Gerichtspräsident Aeschbach: «Das war eine hirnverbrannte Idee»
Im VW sassen eine Mutter, 41, ihre Tochter, 19, und ihr Sohn,6. Die Tochter, die den Wagen lenkte, konnte nicht mehr reagieren. Doch am schwersten verletzt wurde bei dem Unfall die Mutter, sie verstarb kurz darauf im Spital.
Der Teslafahrer muss sich am Donnerstag vor dem Bezirksgericht Lenzburg verantworten. Allerdings handelt es sich um eine abgekürztes Verfahren. Dies ist möglich, wenn der Beschuldigte geständig ist und man sich über eine Strafe einig wird – das Gericht muss dann nur noch prüfen, ob ein Geständnis vorliegt und ob es plausibel ist, ob das Verfahren korrekt durchgeführt wurde und die Sanktionen angemessen sind.
Der Lenzburger Gerichtspräsident Daniel Aeschbach befragte den Beschuldigten zum Tathergang und wollte wissen, wie er sein Verhalten beurteile. «Ich bereue es jeden Tag, es war unverantwortlich und ich hätte das nie tun dürfen», erklärte der Teslafahrer. «Es war eine ziemlich hirnverbrannte Idee, ein Wendemanöver über eine Sicherheitslinie auszuführen», fasste Aeschbach zusammen. «Ja, das stimmt», betätigte der Beschuldigte. Er fahre seither mit viel mehr Rücksicht und beachte den Verkehr mehr, erklärte er. «Mein Leben hat sich radikal geändert. Ich bin mir aber auch bewusst, dass die Opferfamilie in noch viel grösserem Ausmass betroffen ist – es tut mir aufrichtig leid.»
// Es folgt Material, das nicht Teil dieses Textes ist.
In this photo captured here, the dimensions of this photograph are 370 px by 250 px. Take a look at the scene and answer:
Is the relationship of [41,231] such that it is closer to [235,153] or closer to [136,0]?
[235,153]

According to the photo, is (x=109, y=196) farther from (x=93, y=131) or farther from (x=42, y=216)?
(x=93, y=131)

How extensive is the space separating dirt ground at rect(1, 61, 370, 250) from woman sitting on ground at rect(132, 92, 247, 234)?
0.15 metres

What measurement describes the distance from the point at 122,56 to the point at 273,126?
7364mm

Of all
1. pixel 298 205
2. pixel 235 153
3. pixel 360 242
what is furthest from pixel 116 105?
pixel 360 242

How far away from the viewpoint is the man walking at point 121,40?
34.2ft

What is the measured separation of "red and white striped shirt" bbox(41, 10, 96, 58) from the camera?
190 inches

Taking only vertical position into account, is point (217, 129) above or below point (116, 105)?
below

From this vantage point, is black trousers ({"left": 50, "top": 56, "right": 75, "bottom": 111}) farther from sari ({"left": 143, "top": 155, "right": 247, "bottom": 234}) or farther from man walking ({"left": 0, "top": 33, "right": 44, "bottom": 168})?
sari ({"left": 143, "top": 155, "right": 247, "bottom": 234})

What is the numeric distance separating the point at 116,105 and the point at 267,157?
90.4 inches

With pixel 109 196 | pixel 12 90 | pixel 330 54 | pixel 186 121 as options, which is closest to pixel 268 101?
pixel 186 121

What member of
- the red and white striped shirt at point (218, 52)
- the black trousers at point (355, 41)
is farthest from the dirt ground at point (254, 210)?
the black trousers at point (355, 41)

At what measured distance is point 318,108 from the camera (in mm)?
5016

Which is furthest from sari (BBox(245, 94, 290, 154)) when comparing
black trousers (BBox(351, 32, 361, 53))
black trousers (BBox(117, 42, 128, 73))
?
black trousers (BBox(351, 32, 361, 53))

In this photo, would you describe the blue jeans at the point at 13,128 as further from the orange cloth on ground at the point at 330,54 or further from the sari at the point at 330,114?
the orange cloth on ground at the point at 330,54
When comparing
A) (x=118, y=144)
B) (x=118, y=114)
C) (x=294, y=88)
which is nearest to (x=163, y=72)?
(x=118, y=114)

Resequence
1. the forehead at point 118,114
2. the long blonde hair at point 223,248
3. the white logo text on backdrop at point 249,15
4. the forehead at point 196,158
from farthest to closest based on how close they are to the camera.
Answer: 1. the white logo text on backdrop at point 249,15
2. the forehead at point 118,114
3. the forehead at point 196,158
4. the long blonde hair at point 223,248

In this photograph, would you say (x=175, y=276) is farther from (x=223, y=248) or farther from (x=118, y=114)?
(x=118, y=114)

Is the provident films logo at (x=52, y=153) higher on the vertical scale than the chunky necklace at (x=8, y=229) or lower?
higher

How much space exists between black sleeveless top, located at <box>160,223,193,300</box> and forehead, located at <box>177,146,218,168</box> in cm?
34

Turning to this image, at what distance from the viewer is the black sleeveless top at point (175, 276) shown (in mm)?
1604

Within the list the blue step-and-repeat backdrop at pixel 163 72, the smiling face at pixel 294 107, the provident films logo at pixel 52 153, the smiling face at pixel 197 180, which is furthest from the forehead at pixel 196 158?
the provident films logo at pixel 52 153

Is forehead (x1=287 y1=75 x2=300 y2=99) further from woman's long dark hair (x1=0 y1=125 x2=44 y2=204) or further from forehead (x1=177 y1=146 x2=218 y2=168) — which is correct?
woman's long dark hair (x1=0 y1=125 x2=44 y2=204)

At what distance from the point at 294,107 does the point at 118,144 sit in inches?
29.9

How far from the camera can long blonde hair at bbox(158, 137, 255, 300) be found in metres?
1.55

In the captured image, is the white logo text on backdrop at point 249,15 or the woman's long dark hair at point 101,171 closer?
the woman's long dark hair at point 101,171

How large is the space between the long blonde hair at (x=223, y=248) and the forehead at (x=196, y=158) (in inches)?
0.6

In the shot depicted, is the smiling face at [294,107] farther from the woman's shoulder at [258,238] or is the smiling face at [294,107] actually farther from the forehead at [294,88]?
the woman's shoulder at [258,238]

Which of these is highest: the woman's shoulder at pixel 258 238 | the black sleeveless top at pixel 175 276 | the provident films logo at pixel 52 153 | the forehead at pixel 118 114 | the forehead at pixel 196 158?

Eine bedingte Freiheitsstrafe und eine Busse
Geeinigt haben sich die Staatsanwaltschaft und der Unfallfahrer auf eine bedingte Freiheitsstrafe von 15 Monaten sowie eine Busse von 4000 Franken. «Meine Mandantschaft hat sich schwer getan mit der Sanktion, ein Menschenleben ist weg, eine Familie ist betroffen auf Lebzeiten», sagte der Anwalt der Opferfamilie. Man sei aber damit einverstanden, weil dies der gängigen Rechtsprechung entspreche.
Adrian Schuler, Mediensprecher der Staatsanwaltschaft, erklärt: «Eine bedingte Freiheitsstrafe wird dann ausgefällt respektive von der Staatsanwaltschaft gefordert, wenn eine unbedingte Strafe nicht notwendig erscheint, um die verurteilte Person von der Begehung weiterer Straftaten abzuhalten.» Auch werde bei der Strafzumessung das Verschulden, also ob eine Tat fahrlässig oder mit Vorsatz begangen wurde, sowie das Vorleben der beschuldigten Person berücksichtigt.
Und an der Verhandlung machte Gerichtspräsident Aeschbach klar: «Gesetzlich ist es nicht möglich, eine unbedingte Freiheitsstrafe auszusprechen, der Beschuldigte ist nicht vorbestraft.» Egal welche Strafe ausgefällt würde, mache dies das Opfer nicht wieder lebendig.
Verschiedene Angehörige haben Zivilforderungen gestellt, insgesamt 195’000 Franken. Diese wurden im Grundsatz anerkannt. Hinzu kommen Parteientschädigungen von zusammen 5000 Franken und Verfahrenskosten und Anklagegebühren von rund 13’000 Franken.